§ Exercise
Find "From the camera position, how" in the material below, then copy that line and every subsequent line to the end, exactly.

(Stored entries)
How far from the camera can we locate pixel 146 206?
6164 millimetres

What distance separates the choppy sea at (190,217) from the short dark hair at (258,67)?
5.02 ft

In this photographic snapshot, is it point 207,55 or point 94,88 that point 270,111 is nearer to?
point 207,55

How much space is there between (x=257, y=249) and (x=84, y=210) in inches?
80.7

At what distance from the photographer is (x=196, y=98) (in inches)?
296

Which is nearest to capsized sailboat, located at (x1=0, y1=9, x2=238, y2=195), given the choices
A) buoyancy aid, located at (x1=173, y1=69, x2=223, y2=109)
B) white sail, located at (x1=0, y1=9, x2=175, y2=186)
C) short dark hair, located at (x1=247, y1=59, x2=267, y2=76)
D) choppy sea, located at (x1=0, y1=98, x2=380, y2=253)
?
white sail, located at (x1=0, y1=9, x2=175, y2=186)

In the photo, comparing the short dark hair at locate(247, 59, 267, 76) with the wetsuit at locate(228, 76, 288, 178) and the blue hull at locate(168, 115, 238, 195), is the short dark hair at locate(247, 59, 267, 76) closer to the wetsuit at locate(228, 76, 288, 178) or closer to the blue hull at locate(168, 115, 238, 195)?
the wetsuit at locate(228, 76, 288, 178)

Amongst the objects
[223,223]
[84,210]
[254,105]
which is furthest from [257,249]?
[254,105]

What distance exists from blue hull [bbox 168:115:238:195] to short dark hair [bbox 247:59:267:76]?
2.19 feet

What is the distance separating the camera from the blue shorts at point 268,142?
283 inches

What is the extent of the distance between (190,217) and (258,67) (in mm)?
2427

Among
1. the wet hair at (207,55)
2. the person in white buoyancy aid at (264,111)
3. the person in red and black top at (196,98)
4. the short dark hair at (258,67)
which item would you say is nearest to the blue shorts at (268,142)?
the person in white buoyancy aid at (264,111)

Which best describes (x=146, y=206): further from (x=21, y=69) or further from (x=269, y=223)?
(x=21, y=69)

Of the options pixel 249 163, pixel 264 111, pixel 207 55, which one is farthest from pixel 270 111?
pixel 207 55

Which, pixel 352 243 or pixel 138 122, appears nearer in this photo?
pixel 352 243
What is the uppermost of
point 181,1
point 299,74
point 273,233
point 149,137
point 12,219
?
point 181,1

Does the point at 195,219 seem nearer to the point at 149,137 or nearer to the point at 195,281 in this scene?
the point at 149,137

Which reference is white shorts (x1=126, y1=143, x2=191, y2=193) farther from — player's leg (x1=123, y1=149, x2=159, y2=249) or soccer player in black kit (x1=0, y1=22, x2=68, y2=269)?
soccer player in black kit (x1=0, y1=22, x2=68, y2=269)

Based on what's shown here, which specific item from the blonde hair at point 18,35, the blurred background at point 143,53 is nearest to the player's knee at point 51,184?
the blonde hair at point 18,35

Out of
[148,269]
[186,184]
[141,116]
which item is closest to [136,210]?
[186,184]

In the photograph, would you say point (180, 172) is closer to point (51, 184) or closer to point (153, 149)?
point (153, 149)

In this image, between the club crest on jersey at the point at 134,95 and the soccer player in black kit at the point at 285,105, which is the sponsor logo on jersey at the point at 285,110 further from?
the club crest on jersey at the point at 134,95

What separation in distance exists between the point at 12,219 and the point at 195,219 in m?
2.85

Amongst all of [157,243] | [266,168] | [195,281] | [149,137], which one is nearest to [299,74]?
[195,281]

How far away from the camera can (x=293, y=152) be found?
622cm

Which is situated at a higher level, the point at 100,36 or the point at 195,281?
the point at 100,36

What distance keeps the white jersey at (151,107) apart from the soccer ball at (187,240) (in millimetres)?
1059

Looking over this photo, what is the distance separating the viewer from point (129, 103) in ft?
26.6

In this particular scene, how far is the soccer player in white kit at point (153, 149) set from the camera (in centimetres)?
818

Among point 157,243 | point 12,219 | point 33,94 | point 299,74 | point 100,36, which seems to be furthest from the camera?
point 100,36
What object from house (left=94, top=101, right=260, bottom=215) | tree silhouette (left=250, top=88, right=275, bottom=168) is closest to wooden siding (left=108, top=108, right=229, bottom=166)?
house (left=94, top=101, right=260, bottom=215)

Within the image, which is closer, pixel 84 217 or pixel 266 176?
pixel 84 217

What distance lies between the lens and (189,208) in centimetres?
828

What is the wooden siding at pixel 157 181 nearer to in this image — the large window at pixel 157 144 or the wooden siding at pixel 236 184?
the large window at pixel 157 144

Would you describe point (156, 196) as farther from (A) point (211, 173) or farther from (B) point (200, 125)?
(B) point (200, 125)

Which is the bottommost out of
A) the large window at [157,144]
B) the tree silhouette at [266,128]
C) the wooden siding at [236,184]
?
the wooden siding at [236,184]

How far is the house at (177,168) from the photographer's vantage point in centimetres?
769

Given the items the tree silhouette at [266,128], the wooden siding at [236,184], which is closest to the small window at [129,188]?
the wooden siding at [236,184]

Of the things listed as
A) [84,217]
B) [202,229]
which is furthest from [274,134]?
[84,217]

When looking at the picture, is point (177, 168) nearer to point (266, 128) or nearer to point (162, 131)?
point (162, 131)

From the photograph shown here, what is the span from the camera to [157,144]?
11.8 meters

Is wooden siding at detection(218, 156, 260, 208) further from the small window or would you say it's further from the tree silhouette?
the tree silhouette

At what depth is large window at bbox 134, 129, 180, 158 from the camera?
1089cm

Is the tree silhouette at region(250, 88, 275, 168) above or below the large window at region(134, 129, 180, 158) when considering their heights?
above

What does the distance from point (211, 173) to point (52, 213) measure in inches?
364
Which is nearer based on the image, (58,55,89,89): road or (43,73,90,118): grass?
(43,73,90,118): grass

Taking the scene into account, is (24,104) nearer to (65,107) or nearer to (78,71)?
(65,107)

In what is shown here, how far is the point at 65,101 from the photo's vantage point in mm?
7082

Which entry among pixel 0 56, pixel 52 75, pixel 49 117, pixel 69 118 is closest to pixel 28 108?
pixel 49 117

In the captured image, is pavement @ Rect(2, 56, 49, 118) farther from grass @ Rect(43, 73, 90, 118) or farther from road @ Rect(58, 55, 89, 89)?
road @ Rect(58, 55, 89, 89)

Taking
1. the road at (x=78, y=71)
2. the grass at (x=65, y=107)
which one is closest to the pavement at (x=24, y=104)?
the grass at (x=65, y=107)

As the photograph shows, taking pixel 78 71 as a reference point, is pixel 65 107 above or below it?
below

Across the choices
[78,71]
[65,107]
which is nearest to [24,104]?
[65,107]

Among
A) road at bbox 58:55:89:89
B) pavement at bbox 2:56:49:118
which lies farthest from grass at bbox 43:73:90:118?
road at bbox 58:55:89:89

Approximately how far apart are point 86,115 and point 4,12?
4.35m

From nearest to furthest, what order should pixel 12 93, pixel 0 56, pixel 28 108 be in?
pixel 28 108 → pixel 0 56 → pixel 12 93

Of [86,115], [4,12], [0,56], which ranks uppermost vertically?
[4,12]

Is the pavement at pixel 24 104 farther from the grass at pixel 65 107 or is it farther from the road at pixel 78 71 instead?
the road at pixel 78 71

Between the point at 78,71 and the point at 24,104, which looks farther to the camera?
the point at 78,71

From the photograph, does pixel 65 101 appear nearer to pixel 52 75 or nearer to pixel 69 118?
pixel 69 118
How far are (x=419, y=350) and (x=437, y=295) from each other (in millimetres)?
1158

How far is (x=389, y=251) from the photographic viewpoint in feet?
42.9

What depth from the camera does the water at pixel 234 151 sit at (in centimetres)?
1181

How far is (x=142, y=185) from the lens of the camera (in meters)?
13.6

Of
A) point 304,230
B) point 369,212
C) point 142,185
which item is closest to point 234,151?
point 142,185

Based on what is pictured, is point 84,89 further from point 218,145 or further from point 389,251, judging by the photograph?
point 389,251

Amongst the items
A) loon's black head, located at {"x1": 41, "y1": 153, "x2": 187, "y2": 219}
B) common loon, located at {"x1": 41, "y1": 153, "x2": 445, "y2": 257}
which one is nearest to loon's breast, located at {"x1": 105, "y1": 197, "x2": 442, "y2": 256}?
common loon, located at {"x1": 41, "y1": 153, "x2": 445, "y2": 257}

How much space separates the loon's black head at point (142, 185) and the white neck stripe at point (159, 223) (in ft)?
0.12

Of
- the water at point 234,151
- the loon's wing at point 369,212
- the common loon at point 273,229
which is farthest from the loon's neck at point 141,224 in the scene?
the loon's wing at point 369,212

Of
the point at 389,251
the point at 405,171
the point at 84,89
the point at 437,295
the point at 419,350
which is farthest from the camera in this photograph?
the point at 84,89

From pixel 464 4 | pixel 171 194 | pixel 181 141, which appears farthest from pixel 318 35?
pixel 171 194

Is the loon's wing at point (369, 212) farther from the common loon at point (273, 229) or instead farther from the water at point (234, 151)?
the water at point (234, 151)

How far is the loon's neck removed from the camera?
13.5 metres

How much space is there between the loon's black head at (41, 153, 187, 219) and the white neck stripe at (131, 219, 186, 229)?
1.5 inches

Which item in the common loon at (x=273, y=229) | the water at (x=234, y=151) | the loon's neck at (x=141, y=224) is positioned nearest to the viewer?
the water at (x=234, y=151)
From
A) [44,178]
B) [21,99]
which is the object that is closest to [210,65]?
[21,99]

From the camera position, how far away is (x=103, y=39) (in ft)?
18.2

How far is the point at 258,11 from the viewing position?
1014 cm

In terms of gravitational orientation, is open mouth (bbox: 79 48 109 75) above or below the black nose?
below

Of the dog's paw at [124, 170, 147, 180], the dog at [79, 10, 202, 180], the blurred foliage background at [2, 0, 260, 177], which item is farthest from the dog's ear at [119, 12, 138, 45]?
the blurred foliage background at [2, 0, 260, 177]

§ Written response
From the camera position, how far away is (x=103, y=39) (in ft)?
18.2

How far is the point at 258,11 from the viewing position?
1014 cm

In terms of gravitational orientation, is open mouth (bbox: 79 48 109 75) above or below the black nose?
below

Of the dog's paw at [124, 170, 147, 180], the dog at [79, 10, 202, 180], the blurred foliage background at [2, 0, 260, 177], which item is farthest from the dog's ear at [119, 12, 138, 45]?
the blurred foliage background at [2, 0, 260, 177]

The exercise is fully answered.